How awful the idiocy of rural life. But how full character and scenes, abundant pains and fleeting pleasure. Whether centered in turn of the 20th century Russia or America's myriad suburbs, exurbs and out-theres, the rural frustration hits a high percentage of any population that falls into routines of work, church, television and sleep. Until the 'high falutin' city folk come to visit.

Chekhov's small farm Russians and their nemesis Herr Professor Alexandre are alive and not living well in Moti Margolin's new translation of Chekhov's tragicomedy. Mr. Margolin successfully brings contemporary vernacular into a household of characters full of internal conflicts. His onstage portrayal of Vanya, the servile yet outspoken and sarcastic farmer/brother-in-law of Herr Professor carries this tale of a mismatched family like a dray horse pulling a plough. Without him it's a lot of blather. Throw in Vanya and anything can happen to the traditions and forms that keep these rurals sane.

The root cause of the play's action is the arrival at the farm of Herr Professor Alexandre, played with sickening academic pomp by Luis de Amechazurra, and his young, very attractive wife Elena. Lil Malinich's waveringly frustrated Elena was an odd counterpoint to Her Professor's daughter Sonya. While Elena is the play's glamorous temptress, Sonya is the plain, inexperienced country girl who can't find love. Problem for me was that Sonya, played with pathos and giddy depth by Claire Siebers, is actually a beautiful and vibrant woman whose portrayal didn't physically ring true.

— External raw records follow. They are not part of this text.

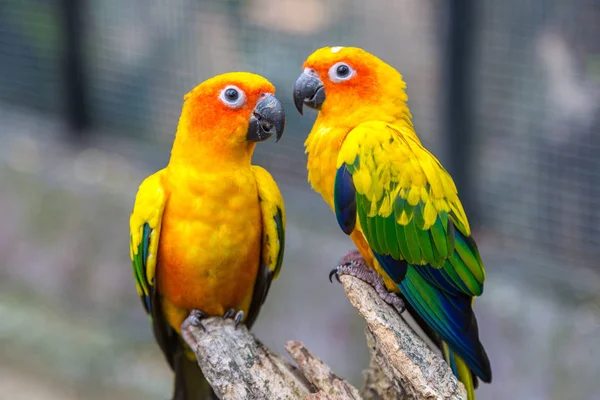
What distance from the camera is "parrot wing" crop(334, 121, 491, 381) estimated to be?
2.31 m

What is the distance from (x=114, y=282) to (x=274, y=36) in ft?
5.46

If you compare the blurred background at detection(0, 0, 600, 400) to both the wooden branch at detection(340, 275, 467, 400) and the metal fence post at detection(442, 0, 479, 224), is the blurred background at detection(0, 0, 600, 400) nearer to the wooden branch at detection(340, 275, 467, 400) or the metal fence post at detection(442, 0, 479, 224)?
the metal fence post at detection(442, 0, 479, 224)

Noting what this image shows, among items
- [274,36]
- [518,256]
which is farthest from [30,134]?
[518,256]

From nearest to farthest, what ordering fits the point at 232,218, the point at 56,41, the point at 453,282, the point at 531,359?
the point at 453,282, the point at 232,218, the point at 531,359, the point at 56,41

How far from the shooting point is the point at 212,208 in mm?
2504

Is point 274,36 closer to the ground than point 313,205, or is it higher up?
higher up

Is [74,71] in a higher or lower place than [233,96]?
higher

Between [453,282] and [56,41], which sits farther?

When a character talks about how plain she is and feels, they should look the part. Elena evoked my sympathy, Sonya simply glowed with youthful desires easily fulfilled. When both were onstage it was hard to keep one's eyes off Ms Siebers rather than Ms Malinich.

Today Vanya hates himself. Moti Margolin has a deep understanding of self hatred and what it does to tragicomic characters. They can't do anything right. Chekhov puts his personal loathing of the country into the mouth of Dr. Astrov for whom life has frozen except for his plagues and environmental concerns. Jared Houseman plays him as a frustrated sly ingrate and opportunist. That Chekhov was a country doctor before leaving for Moscow and the theater is always a point in this play. He knows whereof he complains.

Nurse Marina, strongly acted by Dolores Dev Rogers, convincingly anchors the doctor and the rest of the cast. She is the soul of traditional Russia--uneducated but happy, living with a good family, making sure everyone has some comforts in this hard life. She lights the samovar, knits scarves, reinforces their domesticity, brings them back to cruel reality.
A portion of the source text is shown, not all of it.